* [What to do]
Write out every one of the records below word for word, leaving nothing out and changing nothing.

Collection entries
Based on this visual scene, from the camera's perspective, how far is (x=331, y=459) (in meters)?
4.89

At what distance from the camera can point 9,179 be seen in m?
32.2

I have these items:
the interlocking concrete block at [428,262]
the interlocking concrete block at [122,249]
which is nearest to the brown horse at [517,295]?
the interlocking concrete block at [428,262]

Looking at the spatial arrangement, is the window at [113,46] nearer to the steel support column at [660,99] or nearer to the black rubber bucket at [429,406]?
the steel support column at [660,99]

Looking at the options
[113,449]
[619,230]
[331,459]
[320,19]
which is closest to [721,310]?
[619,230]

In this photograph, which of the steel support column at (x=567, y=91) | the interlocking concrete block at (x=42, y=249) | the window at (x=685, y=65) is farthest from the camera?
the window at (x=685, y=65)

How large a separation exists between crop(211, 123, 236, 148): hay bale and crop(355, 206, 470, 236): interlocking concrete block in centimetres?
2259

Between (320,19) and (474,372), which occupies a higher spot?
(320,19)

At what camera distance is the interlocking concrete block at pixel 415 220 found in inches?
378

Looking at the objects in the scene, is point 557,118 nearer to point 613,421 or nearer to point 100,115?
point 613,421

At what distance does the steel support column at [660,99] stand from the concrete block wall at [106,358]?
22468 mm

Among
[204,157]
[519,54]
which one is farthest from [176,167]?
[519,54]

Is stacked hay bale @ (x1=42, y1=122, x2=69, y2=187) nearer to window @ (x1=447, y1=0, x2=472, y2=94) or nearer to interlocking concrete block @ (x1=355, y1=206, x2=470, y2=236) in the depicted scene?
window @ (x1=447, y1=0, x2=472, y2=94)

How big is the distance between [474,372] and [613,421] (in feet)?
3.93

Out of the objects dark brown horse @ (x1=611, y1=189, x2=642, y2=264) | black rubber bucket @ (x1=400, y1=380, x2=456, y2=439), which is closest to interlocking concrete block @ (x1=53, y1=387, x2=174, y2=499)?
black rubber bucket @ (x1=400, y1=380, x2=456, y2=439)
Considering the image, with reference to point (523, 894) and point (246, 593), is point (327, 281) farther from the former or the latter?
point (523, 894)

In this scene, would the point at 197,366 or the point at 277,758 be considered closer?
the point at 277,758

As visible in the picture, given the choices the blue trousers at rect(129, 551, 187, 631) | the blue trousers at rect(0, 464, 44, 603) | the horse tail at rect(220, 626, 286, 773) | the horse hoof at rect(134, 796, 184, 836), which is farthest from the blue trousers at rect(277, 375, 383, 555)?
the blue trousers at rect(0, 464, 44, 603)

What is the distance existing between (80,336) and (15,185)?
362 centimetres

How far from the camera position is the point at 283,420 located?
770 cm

* [Output below]
Based on this visual scene, from the camera's perspective, how far is (x=331, y=459) (in meters)?
4.89

At what distance from the camera can point 9,179 be seen in m?
32.2

I have these items:
the interlocking concrete block at [428,262]
the interlocking concrete block at [122,249]
which is nearest to the brown horse at [517,295]?
the interlocking concrete block at [428,262]

Looking at the spatial arrangement, is the window at [113,46] nearer to the steel support column at [660,99] or nearer to the black rubber bucket at [429,406]?
the steel support column at [660,99]

Looking at the options
[113,449]
[619,230]
[331,459]
[320,19]
which is closest to [721,310]?
[619,230]

In this photograph, which of the steel support column at (x=567, y=91) | the interlocking concrete block at (x=42, y=249) | the window at (x=685, y=65) is farthest from the camera?
the window at (x=685, y=65)

How large a separation exists between crop(211, 123, 236, 148): hay bale and crop(355, 206, 470, 236): interlocking concrete block in centimetres?
2259

Between (320,19) and (474,372), which occupies a higher spot?
(320,19)

At what camera distance is the interlocking concrete block at pixel 415 220 found in inches?
378

Looking at the objects in the scene, is point 557,118 nearer to point 613,421 or nearer to point 100,115?
point 613,421

At what distance does the steel support column at [660,99] stand from the concrete block wall at [106,358]?
22468 mm

Among
[204,157]
[519,54]
which one is farthest from [176,167]?
[519,54]

Is stacked hay bale @ (x1=42, y1=122, x2=69, y2=187) nearer to window @ (x1=447, y1=0, x2=472, y2=94) or nearer to interlocking concrete block @ (x1=355, y1=206, x2=470, y2=236) in the depicted scene?
window @ (x1=447, y1=0, x2=472, y2=94)

How big is the distance between [474,372] and [613,421] (in feet)?
3.93

Out of the objects dark brown horse @ (x1=611, y1=189, x2=642, y2=264) | black rubber bucket @ (x1=400, y1=380, x2=456, y2=439), which is closest to interlocking concrete block @ (x1=53, y1=387, x2=174, y2=499)?
black rubber bucket @ (x1=400, y1=380, x2=456, y2=439)
Considering the image, with reference to point (523, 894) and point (246, 593), is point (327, 281) farther from the former or the latter?
point (523, 894)

In this scene, would the point at 197,366 or the point at 277,758 be considered closer?
the point at 277,758

As visible in the picture, given the choices the blue trousers at rect(129, 551, 187, 631) | the blue trousers at rect(0, 464, 44, 603) | the horse tail at rect(220, 626, 286, 773) | the horse hoof at rect(134, 796, 184, 836), which is farthest from the blue trousers at rect(277, 375, 383, 555)?
the blue trousers at rect(0, 464, 44, 603)

What is the distance existing between (80,336) and (15,185)?
362 centimetres

How far from the camera position is the point at 283,420 located?
770 cm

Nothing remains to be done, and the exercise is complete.